To no one’s surprise, Wall Street wins again on legislation. Every major market disaster has been preceded by a loosening of regulation. Once the market plunders, calls for regulation come back. Humans are reactionary, rather than preventative. Decades of asset price inflation lead to bubbles that crash and burn. Politicians vow to never let such disasters happen again and call for strict regulation, but it’s always after the fact. The Great Depression, which is very much like the current time period, was preceded by a debt binge that blew up. The bankers who led the credit barrage got out just fine while accumulating assets for pennies on the dollar. The stock market crash in 1929 led to Glass-Steagall in 1933, which separated investment banks from standard commercial banks.

Financial Regulation

Glass-Steagall was repealed in 1999 with the Gramm-Leach-Bliley Act, or the Financial Modernization Act of 1999. Run-of-the-mill recessions caused a rethink in regulation. Gramm-Leach repealed section 20 and 32 of Glass-Steagall. Investment banks and commercial banks were close together once again. Deregulation led to chaos in the way of the Dotcom bubble and the 2008 crisis. Risky loans were allowed, and derivatives nearly crashed everything. It’s taken many years of unconventional policies to keep the system afloat. Unconventional is now conventional, which should scare everyone to death. Dodd-Frank has done nothing, as global debt has piled up and risk is as high as ever. This clip from Barney Frank should tell you everything you need to know.

The Volcker Rule first established during the crisis as part of Dodd-Frank put handcuffs on the banks. Now the Volcker Rule will be loosened to help the banks. It reduces limits that are held by banks and allows excessive risk with taxpayer funding. I argue that the 2008 financial crisis had nothing to do with a recession. Most financial people like to say that it was a recession, but it had to do with risk. Speculation and human greed led to a near collapse of the banking system. It would have been awful, but the banks needed to collapse. Systematic risk was the problem and asystematic deleveraging was a solution. Regulation is designed to reign in the speculative actions and prevent another 2008. The law originally stated that any positions held for under 60 days were speculative. This created issues for banking supervisors, as determining what the data meant was difficult.

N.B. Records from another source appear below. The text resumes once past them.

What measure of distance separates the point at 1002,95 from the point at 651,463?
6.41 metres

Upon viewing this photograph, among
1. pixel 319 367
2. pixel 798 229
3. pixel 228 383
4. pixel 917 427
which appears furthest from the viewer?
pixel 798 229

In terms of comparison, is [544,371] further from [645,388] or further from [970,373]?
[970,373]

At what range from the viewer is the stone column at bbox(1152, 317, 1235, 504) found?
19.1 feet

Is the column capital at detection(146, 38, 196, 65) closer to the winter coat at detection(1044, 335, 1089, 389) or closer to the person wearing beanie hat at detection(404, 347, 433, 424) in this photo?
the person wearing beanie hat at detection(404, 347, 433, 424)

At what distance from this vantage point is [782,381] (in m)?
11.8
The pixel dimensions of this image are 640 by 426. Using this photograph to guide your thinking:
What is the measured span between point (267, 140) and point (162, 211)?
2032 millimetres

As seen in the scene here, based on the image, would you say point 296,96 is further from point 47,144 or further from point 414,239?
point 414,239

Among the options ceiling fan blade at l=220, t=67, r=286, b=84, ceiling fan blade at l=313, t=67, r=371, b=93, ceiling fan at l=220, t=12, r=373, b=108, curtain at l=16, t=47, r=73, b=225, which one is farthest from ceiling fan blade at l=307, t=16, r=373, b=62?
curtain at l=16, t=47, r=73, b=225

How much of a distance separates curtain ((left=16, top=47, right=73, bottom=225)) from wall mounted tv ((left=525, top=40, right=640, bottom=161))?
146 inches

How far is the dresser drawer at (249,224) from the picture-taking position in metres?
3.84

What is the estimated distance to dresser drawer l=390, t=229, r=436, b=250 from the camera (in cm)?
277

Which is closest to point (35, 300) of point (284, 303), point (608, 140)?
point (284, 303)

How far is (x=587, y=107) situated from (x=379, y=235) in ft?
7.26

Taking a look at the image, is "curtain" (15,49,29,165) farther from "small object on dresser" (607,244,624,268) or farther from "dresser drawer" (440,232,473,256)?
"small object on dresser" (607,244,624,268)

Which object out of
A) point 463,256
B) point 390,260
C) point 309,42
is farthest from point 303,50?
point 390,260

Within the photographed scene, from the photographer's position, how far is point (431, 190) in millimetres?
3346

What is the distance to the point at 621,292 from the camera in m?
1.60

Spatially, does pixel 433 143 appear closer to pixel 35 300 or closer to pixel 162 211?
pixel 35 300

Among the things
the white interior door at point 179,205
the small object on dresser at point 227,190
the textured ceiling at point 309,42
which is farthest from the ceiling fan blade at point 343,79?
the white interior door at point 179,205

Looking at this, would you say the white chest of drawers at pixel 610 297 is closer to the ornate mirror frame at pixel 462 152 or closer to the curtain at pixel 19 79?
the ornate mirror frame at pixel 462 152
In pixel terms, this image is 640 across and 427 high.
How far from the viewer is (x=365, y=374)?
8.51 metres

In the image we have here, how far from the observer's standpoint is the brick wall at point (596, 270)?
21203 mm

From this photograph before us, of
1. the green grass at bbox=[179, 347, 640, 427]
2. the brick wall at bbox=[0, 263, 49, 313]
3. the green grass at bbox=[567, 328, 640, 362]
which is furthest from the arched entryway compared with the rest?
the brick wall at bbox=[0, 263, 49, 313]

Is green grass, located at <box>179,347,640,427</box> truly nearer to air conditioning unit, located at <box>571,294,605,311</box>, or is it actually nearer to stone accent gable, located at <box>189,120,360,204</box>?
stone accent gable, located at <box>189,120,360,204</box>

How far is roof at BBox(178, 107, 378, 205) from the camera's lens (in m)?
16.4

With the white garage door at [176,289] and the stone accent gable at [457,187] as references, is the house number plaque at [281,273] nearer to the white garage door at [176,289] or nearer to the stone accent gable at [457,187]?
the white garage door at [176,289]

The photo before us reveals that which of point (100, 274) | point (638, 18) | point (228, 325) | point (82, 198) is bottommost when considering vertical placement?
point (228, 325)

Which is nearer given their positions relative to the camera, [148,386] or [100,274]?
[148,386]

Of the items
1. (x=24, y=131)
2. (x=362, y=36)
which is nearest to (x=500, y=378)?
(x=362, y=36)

In 2018, the Trump administration aimed to clean this up by proposing limits on gains and losses so that if the position stayed within certain ranges, they assumed it was just market-making. The rule subjected banks to all financial instruments that could be traded actively. A little provision slipped through the cracks, which stated only “trading” counted. According to the FDIC, by slipping this “trading” term into the legal jargon, it excluded roughly $600 billion of other speculative bets that the bill originally covered. Banks can now trade with their own money on behalf of clients. By weakening this provision, risk-taking can migrate to other places where regulators are not looking. The Federal Reserve and CFTC have not approved this yet. This decision should not be approved, as it would do what has already been done: force main street to bail out Wall Street again. No one went to jail, risk-taking promulgates crises, and the cycle repeats. Wall Street has ruined free markets, and I am afraid no legislators will step up to the plate to halt risky behavior. Maybe our only shot is cryptography?